Rows from a dataset:
begin

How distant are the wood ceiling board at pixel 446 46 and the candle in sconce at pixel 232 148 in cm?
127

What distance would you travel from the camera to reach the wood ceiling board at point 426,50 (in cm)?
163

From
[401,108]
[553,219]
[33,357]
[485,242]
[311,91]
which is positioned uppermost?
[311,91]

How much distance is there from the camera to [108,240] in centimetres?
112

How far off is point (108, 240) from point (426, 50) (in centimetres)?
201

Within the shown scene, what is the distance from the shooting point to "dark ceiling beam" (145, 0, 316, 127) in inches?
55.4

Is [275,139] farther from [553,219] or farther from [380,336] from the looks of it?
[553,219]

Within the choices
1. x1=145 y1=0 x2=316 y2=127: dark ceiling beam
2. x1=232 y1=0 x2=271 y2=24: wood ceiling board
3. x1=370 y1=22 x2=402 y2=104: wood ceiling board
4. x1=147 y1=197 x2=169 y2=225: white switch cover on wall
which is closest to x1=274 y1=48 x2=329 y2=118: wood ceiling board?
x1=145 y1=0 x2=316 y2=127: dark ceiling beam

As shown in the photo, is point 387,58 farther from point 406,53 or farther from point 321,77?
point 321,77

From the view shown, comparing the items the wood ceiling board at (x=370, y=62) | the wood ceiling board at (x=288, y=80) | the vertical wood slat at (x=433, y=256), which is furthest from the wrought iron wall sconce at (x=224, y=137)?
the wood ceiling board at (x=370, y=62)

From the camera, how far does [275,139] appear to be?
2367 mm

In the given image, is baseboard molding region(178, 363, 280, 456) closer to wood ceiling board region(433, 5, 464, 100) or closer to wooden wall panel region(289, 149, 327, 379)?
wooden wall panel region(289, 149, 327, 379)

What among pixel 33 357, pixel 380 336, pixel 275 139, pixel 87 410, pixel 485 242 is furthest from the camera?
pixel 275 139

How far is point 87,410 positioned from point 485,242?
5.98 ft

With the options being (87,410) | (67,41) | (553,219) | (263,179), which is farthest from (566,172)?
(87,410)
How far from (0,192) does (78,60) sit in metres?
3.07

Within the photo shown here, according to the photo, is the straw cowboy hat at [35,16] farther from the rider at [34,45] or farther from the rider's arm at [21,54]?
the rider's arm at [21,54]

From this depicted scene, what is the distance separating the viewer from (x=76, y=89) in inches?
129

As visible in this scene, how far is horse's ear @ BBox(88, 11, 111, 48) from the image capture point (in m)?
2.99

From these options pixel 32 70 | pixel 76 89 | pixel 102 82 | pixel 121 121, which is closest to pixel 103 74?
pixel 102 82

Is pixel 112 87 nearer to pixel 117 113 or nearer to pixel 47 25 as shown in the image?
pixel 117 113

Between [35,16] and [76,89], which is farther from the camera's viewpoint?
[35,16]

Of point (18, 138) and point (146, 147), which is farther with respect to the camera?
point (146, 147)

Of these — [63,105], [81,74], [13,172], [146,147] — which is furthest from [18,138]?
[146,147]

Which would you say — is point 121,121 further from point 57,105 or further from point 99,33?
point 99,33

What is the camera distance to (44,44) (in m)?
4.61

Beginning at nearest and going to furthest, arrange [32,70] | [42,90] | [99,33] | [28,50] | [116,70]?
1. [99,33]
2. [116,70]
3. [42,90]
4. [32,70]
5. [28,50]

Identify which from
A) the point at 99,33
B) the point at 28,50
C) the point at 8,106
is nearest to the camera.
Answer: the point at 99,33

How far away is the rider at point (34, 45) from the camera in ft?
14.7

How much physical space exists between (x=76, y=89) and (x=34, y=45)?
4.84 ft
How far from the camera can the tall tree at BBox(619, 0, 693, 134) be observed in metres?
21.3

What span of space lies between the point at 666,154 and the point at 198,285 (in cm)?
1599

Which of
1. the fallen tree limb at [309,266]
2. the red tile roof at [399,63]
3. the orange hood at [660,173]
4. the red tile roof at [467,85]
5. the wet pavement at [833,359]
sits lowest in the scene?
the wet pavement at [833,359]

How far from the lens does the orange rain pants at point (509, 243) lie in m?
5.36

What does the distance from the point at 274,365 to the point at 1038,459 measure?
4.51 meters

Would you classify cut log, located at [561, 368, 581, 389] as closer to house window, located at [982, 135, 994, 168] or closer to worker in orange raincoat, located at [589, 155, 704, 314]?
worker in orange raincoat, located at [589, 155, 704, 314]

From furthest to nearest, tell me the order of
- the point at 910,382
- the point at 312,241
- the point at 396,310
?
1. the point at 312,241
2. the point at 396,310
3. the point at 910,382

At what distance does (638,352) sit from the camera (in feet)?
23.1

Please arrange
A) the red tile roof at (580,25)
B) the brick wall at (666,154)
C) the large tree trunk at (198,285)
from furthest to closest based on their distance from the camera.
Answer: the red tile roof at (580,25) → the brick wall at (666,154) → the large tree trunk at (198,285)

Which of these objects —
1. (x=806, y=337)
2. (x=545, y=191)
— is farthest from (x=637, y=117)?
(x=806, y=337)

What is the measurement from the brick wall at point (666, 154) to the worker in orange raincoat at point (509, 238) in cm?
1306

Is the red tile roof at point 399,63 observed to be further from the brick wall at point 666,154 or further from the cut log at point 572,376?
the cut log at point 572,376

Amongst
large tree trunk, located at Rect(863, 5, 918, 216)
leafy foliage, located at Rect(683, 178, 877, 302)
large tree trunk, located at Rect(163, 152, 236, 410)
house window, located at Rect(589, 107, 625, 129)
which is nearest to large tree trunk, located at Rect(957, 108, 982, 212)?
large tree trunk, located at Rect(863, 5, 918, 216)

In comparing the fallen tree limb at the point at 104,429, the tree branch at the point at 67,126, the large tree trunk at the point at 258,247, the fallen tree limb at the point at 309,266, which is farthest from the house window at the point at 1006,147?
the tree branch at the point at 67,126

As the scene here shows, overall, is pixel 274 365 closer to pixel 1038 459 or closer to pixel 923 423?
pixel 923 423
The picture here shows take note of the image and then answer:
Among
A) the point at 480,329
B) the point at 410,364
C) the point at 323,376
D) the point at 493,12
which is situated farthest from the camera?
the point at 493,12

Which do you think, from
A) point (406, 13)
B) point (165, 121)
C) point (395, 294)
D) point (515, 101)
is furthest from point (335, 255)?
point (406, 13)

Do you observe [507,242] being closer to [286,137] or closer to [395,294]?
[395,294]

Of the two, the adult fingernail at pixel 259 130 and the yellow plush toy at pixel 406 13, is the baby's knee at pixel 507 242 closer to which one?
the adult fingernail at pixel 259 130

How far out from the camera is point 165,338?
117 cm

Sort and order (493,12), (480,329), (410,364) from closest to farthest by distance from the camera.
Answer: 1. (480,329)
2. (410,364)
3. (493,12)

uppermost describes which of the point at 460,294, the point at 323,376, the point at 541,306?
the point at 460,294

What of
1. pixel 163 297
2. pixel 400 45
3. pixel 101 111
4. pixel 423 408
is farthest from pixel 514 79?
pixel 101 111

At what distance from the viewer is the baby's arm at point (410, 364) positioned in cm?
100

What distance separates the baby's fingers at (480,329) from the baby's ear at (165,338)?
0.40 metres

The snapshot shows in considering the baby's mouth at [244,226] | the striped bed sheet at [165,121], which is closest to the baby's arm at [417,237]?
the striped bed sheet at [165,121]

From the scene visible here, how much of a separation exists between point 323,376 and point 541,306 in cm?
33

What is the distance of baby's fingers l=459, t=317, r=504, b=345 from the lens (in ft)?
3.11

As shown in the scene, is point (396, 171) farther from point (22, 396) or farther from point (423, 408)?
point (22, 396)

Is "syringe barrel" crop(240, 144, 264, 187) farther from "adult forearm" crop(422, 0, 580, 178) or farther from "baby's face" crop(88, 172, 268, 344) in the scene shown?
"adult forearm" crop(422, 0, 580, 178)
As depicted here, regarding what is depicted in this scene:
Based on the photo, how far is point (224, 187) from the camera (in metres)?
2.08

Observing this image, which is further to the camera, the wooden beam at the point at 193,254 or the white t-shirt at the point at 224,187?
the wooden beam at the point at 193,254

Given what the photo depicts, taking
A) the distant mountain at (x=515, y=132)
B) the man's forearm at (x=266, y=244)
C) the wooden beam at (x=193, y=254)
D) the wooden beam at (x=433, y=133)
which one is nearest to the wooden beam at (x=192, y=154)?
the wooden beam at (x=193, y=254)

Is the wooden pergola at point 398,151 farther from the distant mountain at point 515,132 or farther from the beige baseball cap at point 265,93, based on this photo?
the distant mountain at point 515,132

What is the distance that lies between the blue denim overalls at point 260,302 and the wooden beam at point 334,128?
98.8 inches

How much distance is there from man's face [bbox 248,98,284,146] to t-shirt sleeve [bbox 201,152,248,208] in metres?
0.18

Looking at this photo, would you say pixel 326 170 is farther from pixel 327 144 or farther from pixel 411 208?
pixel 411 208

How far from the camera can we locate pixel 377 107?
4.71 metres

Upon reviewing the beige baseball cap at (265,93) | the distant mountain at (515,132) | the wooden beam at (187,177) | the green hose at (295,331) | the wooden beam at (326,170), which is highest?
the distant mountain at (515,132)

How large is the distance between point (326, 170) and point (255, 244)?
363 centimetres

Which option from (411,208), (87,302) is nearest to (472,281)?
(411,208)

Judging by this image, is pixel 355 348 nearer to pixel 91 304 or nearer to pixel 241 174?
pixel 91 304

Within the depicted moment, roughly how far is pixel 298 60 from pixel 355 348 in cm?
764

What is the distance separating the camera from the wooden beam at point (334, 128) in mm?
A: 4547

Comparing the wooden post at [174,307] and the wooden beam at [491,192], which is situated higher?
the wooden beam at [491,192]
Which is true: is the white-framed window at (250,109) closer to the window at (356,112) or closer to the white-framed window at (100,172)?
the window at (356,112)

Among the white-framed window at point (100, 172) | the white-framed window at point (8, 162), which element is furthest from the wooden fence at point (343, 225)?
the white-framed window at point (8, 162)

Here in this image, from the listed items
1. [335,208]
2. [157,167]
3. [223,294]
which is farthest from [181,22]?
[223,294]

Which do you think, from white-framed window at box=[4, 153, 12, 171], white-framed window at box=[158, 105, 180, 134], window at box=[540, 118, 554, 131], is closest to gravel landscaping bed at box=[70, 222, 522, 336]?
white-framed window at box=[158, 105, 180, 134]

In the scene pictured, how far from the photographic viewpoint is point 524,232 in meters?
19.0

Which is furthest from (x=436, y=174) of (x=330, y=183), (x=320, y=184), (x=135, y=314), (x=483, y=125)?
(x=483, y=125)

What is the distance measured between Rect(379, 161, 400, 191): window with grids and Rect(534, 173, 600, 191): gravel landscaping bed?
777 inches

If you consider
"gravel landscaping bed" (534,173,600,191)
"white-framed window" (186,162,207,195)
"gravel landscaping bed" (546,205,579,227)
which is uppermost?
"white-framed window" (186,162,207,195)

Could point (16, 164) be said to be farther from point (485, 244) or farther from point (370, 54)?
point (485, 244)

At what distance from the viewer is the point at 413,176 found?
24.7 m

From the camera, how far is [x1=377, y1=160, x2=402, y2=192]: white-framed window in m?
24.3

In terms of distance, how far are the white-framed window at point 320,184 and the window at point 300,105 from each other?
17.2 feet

end

REQUIREMENT: Take the lines from the one containing "Could point (16, 164)" to the last line of the material above and write them out exactly.

ANSWER TO THIS TASK:
Could point (16, 164) be said to be farther from point (485, 244) or farther from point (370, 54)?
point (485, 244)

At what distance from the viewer is the point at 413,176 found?
24.7 m

From the camera, how far is [x1=377, y1=160, x2=402, y2=192]: white-framed window in m?
24.3

In terms of distance, how far are the white-framed window at point 320,184 and the window at point 300,105 from each other?
17.2 feet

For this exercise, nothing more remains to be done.